Your task: Copy the entries below word for word, minus the pictures.

Records for the exercise:
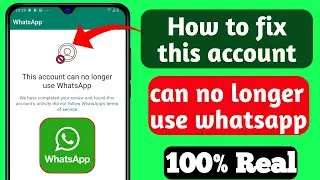 How to fix this account can no longer use whatsapp | this account can no longer use whatsapp problem
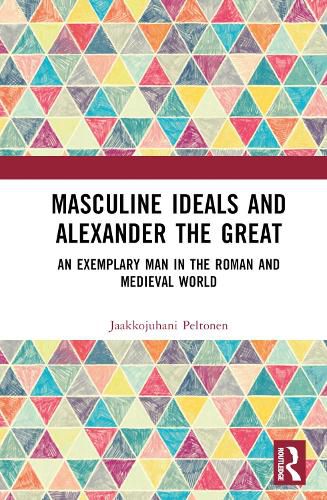 Cover image for Masculine Ideals and Alexander the Great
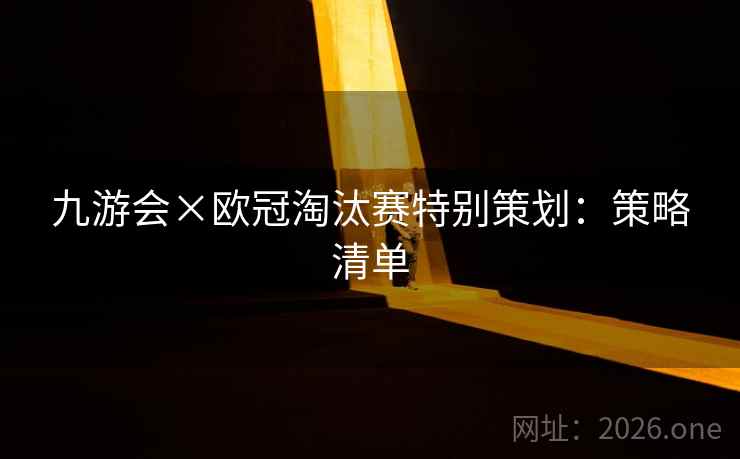 九游会×欧冠淘汰赛特别策划：策略清单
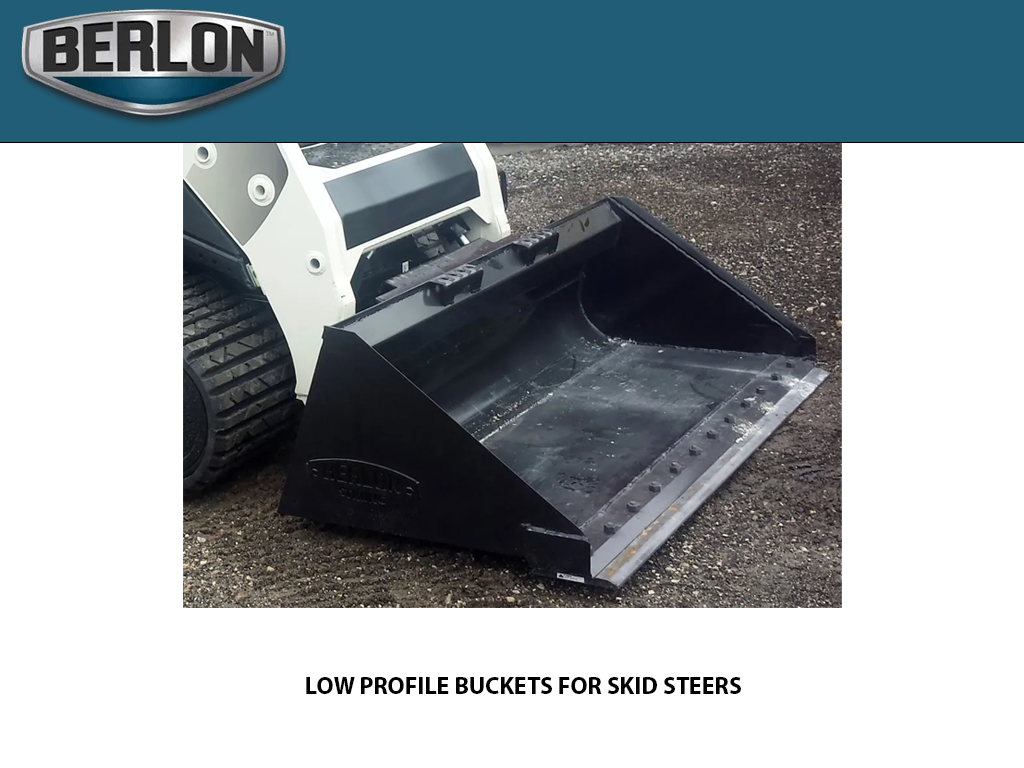 BERLON low profile bucket for skid steers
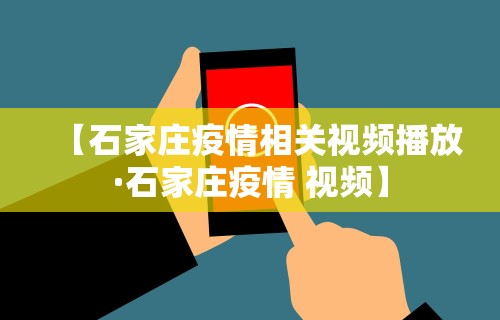 【石家庄疫情相关视频播放·石家庄疫情 视频】 【石家庄疫情相关视频播放·石家庄疫情 视频】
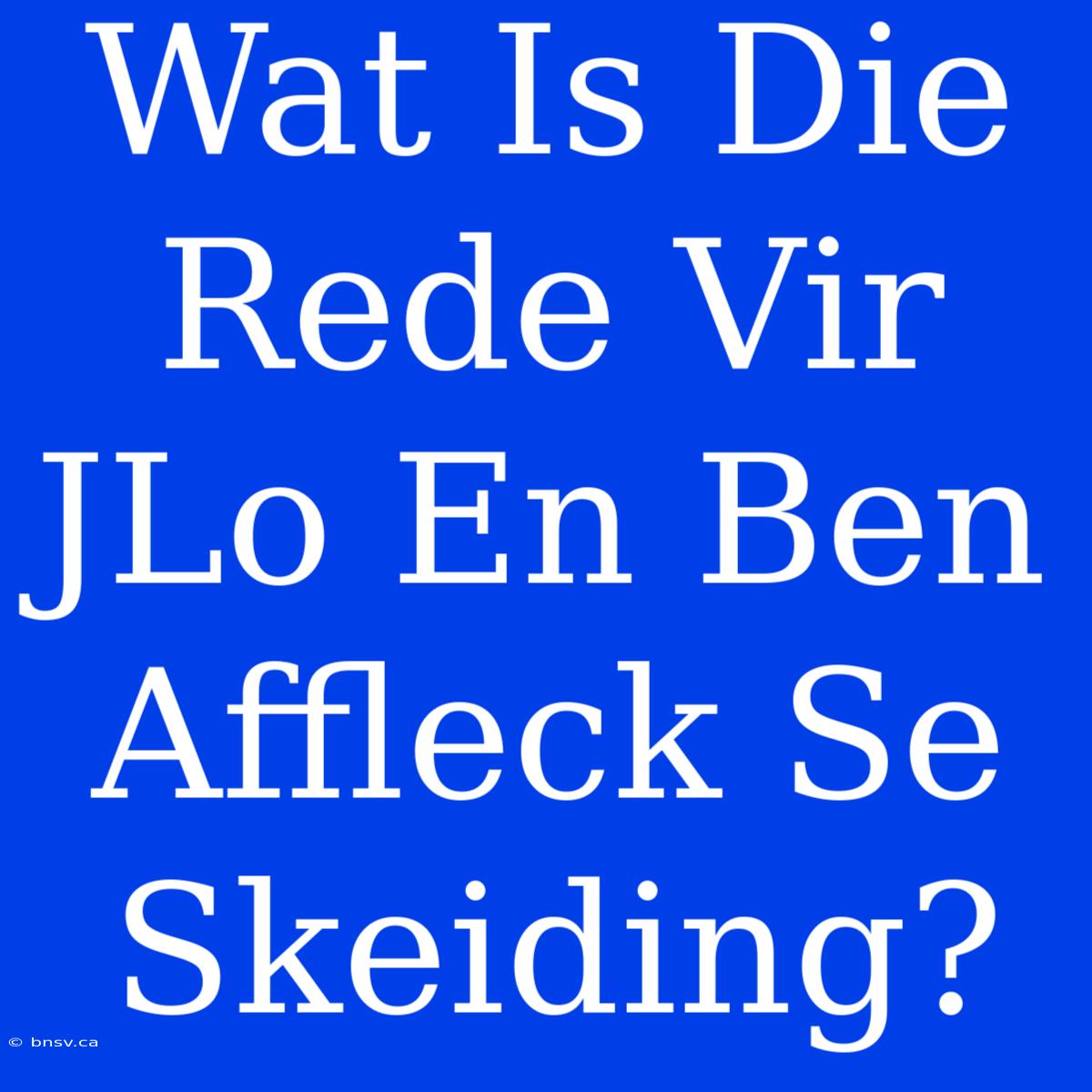 Wat Is Die Rede Vir JLo En Ben Affleck Se Skeiding?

Expected output:
 How to fix this account can no longer use whatsapp | this account can no longer use whatsapp problem
 Cover image for Masculine Ideals and Alexander the Great
 九游会×欧冠淘汰赛特别策划：策略清单
 BERLON low profile bucket for skid steers
 【石家庄疫情相关视频播放·石家庄疫情 视频】 【石家庄疫情相关视频播放·石家庄疫情 视频】
 Wat Is Die Rede Vir JLo En Ben Affleck Se Skeiding?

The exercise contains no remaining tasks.